• Latihan Soal
a: Rangkumlah teks tentang visi Satu Asia Tenggara dalam dua kalimat.
b: Menurut teks tentang visi Satu Asia Tenggara, berapa negara yang kini menjadi anggota ASEAN?

• Teks Halaman
::::
Friday, August 10, 2007

Visi Satu Asia Tenggara

Ikrar Nusa Bhakti

Seandainya Adam Malik, salah satu pendiri ASEAN, masih hidup, ia pasti terharu dan bangga melihat asosiasi yang didirikan 40 tahun lalu di Bangkok bersama empat menteri luar negeri—Thailand, Malaysia, Singapura, dan Filipina—itu masih berdiri kokoh.

Visi "Satu Asia Tenggara" memang belum terwujud pada 8 Agustus 1967. Kini pun, setelah ASEAN beranggotakan 10 negara dan mewakili lebih dari 580 juta jiwa, ASEAN juga belum merupakan "satu komunitas keamanan yang menyatu" (amalgamated security community) seperti Uni Eropa , tetapi masih merupakan suatu "komunitas keamanan yang plural" (pluralistic security community). Alasannya, karena ASEAN bukan organisasi supra nasional, tetapi masih menjaga kedaulatan masing-masing negara-bangsa.
::::
• Data Sumber
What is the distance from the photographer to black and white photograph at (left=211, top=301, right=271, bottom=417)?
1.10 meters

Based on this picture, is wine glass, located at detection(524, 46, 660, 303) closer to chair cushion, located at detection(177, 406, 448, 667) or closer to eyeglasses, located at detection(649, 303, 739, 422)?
::::
• Pembahasan Soal
a: Seandainya Adam Malik, salah satu pendiri ASEAN, masih hidup, ia pasti terharu dan bangga melihat asosiasi yang didirikan 40 tahun lalu di Bangkok itu masih berdiri kokoh. Meski kini beranggotakan 10 negara dan mewakili lebih dari 580 juta jiwa, ASEAN masih merupakan komunitas keamanan yang plural, bukan komunitas keamanan yang menyatu seperti Uni Eropa, karena bukan organisasi supranasional dan masih menjaga kedaulatan masing-masing negara-bangsa.

b: ASEAN kini beranggotakan 10 negara.